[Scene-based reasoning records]
****************************************
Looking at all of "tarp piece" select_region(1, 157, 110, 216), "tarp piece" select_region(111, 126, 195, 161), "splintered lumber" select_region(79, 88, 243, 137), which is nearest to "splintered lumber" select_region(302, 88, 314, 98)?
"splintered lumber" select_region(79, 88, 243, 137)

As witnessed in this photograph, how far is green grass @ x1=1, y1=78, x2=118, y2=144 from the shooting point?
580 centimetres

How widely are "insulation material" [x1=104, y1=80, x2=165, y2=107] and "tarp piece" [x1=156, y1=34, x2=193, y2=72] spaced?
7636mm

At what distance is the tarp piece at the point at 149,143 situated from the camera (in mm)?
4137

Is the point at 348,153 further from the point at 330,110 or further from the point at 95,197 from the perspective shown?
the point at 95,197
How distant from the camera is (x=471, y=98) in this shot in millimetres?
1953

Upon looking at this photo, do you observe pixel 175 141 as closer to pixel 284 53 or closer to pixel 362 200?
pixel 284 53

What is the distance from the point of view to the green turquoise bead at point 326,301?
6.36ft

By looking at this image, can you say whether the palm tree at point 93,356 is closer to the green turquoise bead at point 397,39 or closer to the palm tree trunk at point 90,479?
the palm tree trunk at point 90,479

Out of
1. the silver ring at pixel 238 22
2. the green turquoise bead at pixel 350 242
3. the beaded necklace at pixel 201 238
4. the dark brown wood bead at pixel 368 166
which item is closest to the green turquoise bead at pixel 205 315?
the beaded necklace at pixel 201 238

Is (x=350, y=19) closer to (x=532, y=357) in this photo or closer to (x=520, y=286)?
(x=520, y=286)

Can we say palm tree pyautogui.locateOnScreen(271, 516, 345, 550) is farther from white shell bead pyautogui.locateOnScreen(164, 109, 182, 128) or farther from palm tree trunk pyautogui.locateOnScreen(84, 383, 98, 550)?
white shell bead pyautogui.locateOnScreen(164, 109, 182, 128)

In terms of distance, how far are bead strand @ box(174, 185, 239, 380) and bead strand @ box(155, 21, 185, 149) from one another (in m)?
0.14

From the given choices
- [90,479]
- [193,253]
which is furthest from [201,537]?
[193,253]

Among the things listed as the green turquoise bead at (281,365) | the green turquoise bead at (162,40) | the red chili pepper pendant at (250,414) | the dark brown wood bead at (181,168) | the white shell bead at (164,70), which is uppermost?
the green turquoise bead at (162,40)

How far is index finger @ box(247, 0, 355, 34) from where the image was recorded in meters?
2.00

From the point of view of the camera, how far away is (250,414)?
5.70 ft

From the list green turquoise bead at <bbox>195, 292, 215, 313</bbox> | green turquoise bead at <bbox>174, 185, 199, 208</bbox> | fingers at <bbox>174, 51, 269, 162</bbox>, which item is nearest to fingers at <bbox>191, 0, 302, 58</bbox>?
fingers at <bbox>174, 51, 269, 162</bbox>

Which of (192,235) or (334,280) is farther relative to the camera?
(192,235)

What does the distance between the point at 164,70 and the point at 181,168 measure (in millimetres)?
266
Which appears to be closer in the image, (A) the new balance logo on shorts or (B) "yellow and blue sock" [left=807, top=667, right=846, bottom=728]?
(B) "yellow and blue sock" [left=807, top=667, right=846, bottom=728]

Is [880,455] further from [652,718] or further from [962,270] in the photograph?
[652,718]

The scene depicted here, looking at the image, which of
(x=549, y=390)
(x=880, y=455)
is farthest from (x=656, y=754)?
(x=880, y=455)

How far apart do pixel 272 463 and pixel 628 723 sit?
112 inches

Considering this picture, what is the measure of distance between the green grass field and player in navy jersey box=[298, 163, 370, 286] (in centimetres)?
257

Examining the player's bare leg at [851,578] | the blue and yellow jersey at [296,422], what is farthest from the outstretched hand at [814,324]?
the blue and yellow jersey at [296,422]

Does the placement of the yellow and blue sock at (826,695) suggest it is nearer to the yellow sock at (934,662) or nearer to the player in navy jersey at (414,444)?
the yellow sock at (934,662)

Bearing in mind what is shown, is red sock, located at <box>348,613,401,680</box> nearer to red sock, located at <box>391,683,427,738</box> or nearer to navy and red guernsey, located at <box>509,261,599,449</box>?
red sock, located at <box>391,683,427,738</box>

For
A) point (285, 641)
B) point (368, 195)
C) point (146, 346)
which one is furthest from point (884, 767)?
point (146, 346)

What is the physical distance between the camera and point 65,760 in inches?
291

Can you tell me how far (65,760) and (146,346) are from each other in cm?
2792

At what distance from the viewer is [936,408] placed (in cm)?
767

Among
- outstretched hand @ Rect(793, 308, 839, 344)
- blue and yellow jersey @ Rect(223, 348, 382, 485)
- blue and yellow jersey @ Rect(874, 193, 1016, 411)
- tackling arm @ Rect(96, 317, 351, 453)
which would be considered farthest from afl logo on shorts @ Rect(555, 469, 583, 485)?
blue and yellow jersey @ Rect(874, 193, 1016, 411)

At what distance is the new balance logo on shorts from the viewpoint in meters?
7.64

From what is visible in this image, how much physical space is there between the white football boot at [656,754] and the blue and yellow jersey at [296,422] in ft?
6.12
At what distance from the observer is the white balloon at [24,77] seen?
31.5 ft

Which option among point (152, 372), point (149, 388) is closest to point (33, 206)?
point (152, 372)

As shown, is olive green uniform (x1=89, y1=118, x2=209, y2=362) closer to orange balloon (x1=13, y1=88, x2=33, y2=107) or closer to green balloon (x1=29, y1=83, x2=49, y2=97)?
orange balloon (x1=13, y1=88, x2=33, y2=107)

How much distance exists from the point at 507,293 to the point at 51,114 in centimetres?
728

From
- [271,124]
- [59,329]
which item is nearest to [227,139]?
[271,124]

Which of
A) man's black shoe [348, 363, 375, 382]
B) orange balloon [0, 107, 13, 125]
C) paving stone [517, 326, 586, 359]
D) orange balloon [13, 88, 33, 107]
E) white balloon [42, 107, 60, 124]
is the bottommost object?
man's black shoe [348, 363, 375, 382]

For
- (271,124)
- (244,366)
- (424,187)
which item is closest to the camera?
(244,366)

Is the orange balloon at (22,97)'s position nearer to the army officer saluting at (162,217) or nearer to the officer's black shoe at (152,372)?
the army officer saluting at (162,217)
****************************************
What is required – Set down all of the entries exactly, please.

The answer –
Looking at all of "tarp piece" select_region(1, 157, 110, 216), "tarp piece" select_region(111, 126, 195, 161), "splintered lumber" select_region(79, 88, 243, 137), which is nearest to "splintered lumber" select_region(302, 88, 314, 98)?
"splintered lumber" select_region(79, 88, 243, 137)

As witnessed in this photograph, how far is green grass @ x1=1, y1=78, x2=118, y2=144 from the shooting point?
580 centimetres

How widely are "insulation material" [x1=104, y1=80, x2=165, y2=107] and "tarp piece" [x1=156, y1=34, x2=193, y2=72] spaced?
7636mm

At what distance is the tarp piece at the point at 149,143 situated from the camera (in mm)?
4137

Is the point at 348,153 further from the point at 330,110 or further from the point at 95,197 from the perspective shown?
the point at 95,197
How distant from the camera is (x=471, y=98) in this shot in millimetres?
1953

Upon looking at this photo, do you observe pixel 175 141 as closer to pixel 284 53 or closer to pixel 362 200?
pixel 284 53

What is the distance from the point of view to the green turquoise bead at point 326,301?
6.36ft

By looking at this image, can you say whether the palm tree at point 93,356 is closer to the green turquoise bead at point 397,39 or closer to the palm tree trunk at point 90,479?
the palm tree trunk at point 90,479

Out of
1. the silver ring at pixel 238 22
2. the green turquoise bead at pixel 350 242
3. the beaded necklace at pixel 201 238
4. the dark brown wood bead at pixel 368 166
which item is closest to the green turquoise bead at pixel 205 315?
the beaded necklace at pixel 201 238

Is (x=350, y=19) closer to (x=532, y=357) in this photo or closer to (x=520, y=286)?
(x=520, y=286)

Can we say palm tree pyautogui.locateOnScreen(271, 516, 345, 550) is farther from white shell bead pyautogui.locateOnScreen(164, 109, 182, 128) or farther from palm tree trunk pyautogui.locateOnScreen(84, 383, 98, 550)?
white shell bead pyautogui.locateOnScreen(164, 109, 182, 128)

In terms of distance, how far are bead strand @ box(174, 185, 239, 380) and bead strand @ box(155, 21, 185, 149) from one another (in m)?
0.14

From the given choices
- [90,479]
- [193,253]
which is furthest from [201,537]?
[193,253]

Among the things listed as the green turquoise bead at (281,365) | the green turquoise bead at (162,40) | the red chili pepper pendant at (250,414) | the dark brown wood bead at (181,168) | the white shell bead at (164,70), which is uppermost?
the green turquoise bead at (162,40)

How far is index finger @ box(247, 0, 355, 34) from where the image was recorded in meters?
2.00

From the point of view of the camera, how far away is (250,414)?
5.70 ft

From the list green turquoise bead at <bbox>195, 292, 215, 313</bbox> | green turquoise bead at <bbox>174, 185, 199, 208</bbox> | fingers at <bbox>174, 51, 269, 162</bbox>, which item is nearest to fingers at <bbox>191, 0, 302, 58</bbox>?
fingers at <bbox>174, 51, 269, 162</bbox>

Which of (192,235) or (334,280) is farther relative to the camera?
(192,235)

What does the distance between the point at 164,70 and the point at 181,168 measure (in millimetres)?
266
Which appears to be closer in the image, (A) the new balance logo on shorts or (B) "yellow and blue sock" [left=807, top=667, right=846, bottom=728]?
(B) "yellow and blue sock" [left=807, top=667, right=846, bottom=728]

Is [880,455] further from [652,718] or further from [962,270] in the photograph?
[652,718]

The scene depicted here, looking at the image, which of
(x=549, y=390)
(x=880, y=455)
is farthest from (x=656, y=754)?
(x=880, y=455)

How far apart do pixel 272 463 and pixel 628 723 sit?
112 inches

Considering this picture, what is the measure of distance between the green grass field and player in navy jersey box=[298, 163, 370, 286] (in centimetres)?
257

Examining the player's bare leg at [851,578] | the blue and yellow jersey at [296,422], what is farthest from the outstretched hand at [814,324]?
the blue and yellow jersey at [296,422]

Does the placement of the yellow and blue sock at (826,695) suggest it is nearer to the yellow sock at (934,662) or nearer to the player in navy jersey at (414,444)?
the yellow sock at (934,662)

Bearing in mind what is shown, is red sock, located at <box>348,613,401,680</box> nearer to red sock, located at <box>391,683,427,738</box> or nearer to navy and red guernsey, located at <box>509,261,599,449</box>?
red sock, located at <box>391,683,427,738</box>

For
A) point (285, 641)
B) point (368, 195)
C) point (146, 346)
which one is furthest from point (884, 767)?
point (146, 346)

What is the physical distance between the camera and point 65,760 in inches?
291

Can you tell me how far (65,760) and (146,346) are from each other in cm?
2792

At what distance from the viewer is [936,408] placed (in cm)?
767

Among
- outstretched hand @ Rect(793, 308, 839, 344)
- blue and yellow jersey @ Rect(223, 348, 382, 485)
- blue and yellow jersey @ Rect(874, 193, 1016, 411)
- tackling arm @ Rect(96, 317, 351, 453)
which would be considered farthest from afl logo on shorts @ Rect(555, 469, 583, 485)?
blue and yellow jersey @ Rect(874, 193, 1016, 411)

At what distance is the new balance logo on shorts from the viewpoint in meters?
7.64

From what is visible in this image, how much physical space is there between the white football boot at [656,754] and the blue and yellow jersey at [296,422] in ft?
6.12
At what distance from the observer is the white balloon at [24,77] seen?
31.5 ft

Which option among point (152, 372), point (149, 388) is closest to point (33, 206)?
point (152, 372)

As shown, is olive green uniform (x1=89, y1=118, x2=209, y2=362) closer to orange balloon (x1=13, y1=88, x2=33, y2=107) or closer to green balloon (x1=29, y1=83, x2=49, y2=97)?
orange balloon (x1=13, y1=88, x2=33, y2=107)

How much distance exists from the point at 507,293 to the point at 51,114 in centimetres?
728

From
- [271,124]
- [59,329]
which item is nearest to [227,139]?
[271,124]

Which of
A) man's black shoe [348, 363, 375, 382]
B) orange balloon [0, 107, 13, 125]
C) paving stone [517, 326, 586, 359]
D) orange balloon [13, 88, 33, 107]
E) white balloon [42, 107, 60, 124]
is the bottommost object?
man's black shoe [348, 363, 375, 382]

For
- (271,124)
- (244,366)
- (424,187)
which item is closest to the camera?
(244,366)

Is the orange balloon at (22,97)'s position nearer to the army officer saluting at (162,217) or nearer to the officer's black shoe at (152,372)?
the army officer saluting at (162,217)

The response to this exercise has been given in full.